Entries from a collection
+--

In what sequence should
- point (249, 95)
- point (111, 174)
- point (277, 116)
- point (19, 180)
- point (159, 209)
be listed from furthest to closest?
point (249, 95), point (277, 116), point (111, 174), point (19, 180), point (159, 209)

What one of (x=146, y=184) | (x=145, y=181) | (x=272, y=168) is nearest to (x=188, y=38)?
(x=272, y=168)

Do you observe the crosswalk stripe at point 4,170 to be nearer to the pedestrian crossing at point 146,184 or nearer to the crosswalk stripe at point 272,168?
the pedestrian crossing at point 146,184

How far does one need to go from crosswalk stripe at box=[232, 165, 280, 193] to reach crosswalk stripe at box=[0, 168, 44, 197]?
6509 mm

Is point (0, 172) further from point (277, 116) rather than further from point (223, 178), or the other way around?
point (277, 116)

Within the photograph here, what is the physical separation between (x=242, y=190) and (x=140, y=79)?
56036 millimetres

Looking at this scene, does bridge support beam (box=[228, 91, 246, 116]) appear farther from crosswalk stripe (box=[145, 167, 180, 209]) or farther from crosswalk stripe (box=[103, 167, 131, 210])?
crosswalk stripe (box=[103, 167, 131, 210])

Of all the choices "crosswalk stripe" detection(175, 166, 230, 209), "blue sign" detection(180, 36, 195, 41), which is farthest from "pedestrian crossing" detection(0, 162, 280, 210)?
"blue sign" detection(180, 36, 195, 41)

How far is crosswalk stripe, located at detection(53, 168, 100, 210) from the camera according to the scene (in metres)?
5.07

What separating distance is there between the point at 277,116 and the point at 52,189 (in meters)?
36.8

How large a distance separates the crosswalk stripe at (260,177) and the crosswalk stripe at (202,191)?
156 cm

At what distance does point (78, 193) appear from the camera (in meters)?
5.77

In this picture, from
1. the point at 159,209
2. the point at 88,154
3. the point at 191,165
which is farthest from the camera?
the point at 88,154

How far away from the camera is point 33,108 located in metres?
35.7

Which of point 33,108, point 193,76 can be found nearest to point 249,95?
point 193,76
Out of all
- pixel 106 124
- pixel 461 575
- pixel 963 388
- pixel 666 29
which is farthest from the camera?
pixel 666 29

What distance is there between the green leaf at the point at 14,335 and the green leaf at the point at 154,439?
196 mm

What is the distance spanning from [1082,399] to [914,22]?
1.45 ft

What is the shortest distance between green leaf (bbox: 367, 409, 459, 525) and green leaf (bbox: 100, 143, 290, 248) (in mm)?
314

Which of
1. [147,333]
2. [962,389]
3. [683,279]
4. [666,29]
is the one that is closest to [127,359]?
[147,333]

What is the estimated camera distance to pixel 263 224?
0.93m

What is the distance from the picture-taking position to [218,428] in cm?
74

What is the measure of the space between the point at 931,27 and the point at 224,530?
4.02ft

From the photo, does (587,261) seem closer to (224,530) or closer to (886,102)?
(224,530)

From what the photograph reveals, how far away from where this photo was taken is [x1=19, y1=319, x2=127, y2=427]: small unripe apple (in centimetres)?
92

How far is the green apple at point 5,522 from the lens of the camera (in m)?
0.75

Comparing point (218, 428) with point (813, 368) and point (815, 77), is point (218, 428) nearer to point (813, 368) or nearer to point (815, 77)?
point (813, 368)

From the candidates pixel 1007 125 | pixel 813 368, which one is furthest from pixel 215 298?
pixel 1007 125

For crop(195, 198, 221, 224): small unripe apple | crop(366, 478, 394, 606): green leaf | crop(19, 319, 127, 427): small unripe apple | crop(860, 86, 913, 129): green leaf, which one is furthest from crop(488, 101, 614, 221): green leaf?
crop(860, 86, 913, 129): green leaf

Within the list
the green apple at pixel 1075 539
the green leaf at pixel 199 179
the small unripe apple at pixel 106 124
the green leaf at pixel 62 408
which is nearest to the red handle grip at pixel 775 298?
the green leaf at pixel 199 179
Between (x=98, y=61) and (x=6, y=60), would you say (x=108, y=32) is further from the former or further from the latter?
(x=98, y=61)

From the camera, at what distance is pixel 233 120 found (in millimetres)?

+--

*Challenge*. Please rewrite all the entries above, swapping every "camera" for "viewer" and leaving everything else unchanged.

*Final result*.
In what sequence should
- point (249, 95)
- point (111, 174)
- point (277, 116)
- point (19, 180)
- point (159, 209)
be listed from furthest to closest?
point (249, 95), point (277, 116), point (111, 174), point (19, 180), point (159, 209)

What one of (x=146, y=184) | (x=145, y=181) | (x=272, y=168) is nearest to (x=188, y=38)?
(x=272, y=168)

Do you observe the crosswalk stripe at point 4,170 to be nearer to the pedestrian crossing at point 146,184 or nearer to the crosswalk stripe at point 272,168?
the pedestrian crossing at point 146,184

How far does one need to go from crosswalk stripe at box=[232, 165, 280, 193] to reach crosswalk stripe at box=[0, 168, 44, 197]?
6509 mm

Is point (0, 172) further from point (277, 116) rather than further from point (223, 178), or the other way around?
point (277, 116)

Within the photograph here, what is the physical separation between (x=242, y=190) and (x=140, y=79)?
56036 millimetres

Looking at this scene, does bridge support beam (box=[228, 91, 246, 116]) appear farther from crosswalk stripe (box=[145, 167, 180, 209]) or farther from crosswalk stripe (box=[103, 167, 131, 210])?
crosswalk stripe (box=[103, 167, 131, 210])

Of all the choices "crosswalk stripe" detection(175, 166, 230, 209), "blue sign" detection(180, 36, 195, 41), which is farthest from "pedestrian crossing" detection(0, 162, 280, 210)?
"blue sign" detection(180, 36, 195, 41)

How far is crosswalk stripe, located at detection(53, 168, 100, 210) from the viewer according to the scene (in metres)?
5.07

What separating distance is there between the point at 277,116 and the point at 52,189 (in meters)?
36.8

How large a distance separates the crosswalk stripe at (260,177) and the crosswalk stripe at (202,191)?
156 cm

At what distance does point (78, 193) appear from the viewer (in meters)?
5.77

In this picture, from
1. the point at 159,209
2. the point at 88,154
3. the point at 191,165
which is farthest from the viewer?
the point at 88,154

How far away from the viewer is point 33,108 located in metres?
35.7

Which of point 33,108, point 193,76 can be found nearest to point 249,95?
point 193,76
Out of all
- pixel 106 124
- pixel 461 575
- pixel 963 388
- pixel 666 29
which is farthest from the viewer?
pixel 666 29

What distance is there between the green leaf at the point at 14,335 and the green leaf at the point at 154,439?
196 mm

What is the distance spanning from [1082,399] to [914,22]?
1.45 ft

What is the shortest distance between green leaf (bbox: 367, 409, 459, 525) and green leaf (bbox: 100, 143, 290, 248) (in mm)?
314

Which of
1. [147,333]
2. [962,389]
3. [683,279]
4. [666,29]
is the one that is closest to [127,359]?
[147,333]

What is the estimated viewer distance to pixel 263 224?
0.93m

What is the distance from the picture-taking position to [218,428] in cm?
74

What is the measure of the space between the point at 931,27 and the point at 224,530?
4.02ft

From the photo, does (587,261) seem closer to (224,530) or closer to (886,102)?
(224,530)

From what the photograph reveals, how far away from where this photo was taken is [x1=19, y1=319, x2=127, y2=427]: small unripe apple (in centimetres)?
92

How far is the green apple at point 5,522 from the lens of the viewer (in m)?
0.75

Comparing point (218, 428) with point (813, 368) and point (815, 77), is point (218, 428) nearer to point (813, 368) or nearer to point (815, 77)?
point (813, 368)

From the candidates pixel 1007 125 | pixel 813 368, which one is furthest from pixel 215 298?
pixel 1007 125

For crop(195, 198, 221, 224): small unripe apple | crop(366, 478, 394, 606): green leaf | crop(19, 319, 127, 427): small unripe apple | crop(860, 86, 913, 129): green leaf, which one is furthest from crop(488, 101, 614, 221): green leaf?
crop(860, 86, 913, 129): green leaf

Within the list
the green apple at pixel 1075 539
the green leaf at pixel 199 179
the small unripe apple at pixel 106 124
the green leaf at pixel 62 408
which is nearest to the red handle grip at pixel 775 298?
the green leaf at pixel 199 179
Between (x=98, y=61) and (x=6, y=60), would you say (x=108, y=32) is further from the former or further from the latter?
(x=98, y=61)

From the viewer, at what distance is pixel 233 120 found (in millimetres)?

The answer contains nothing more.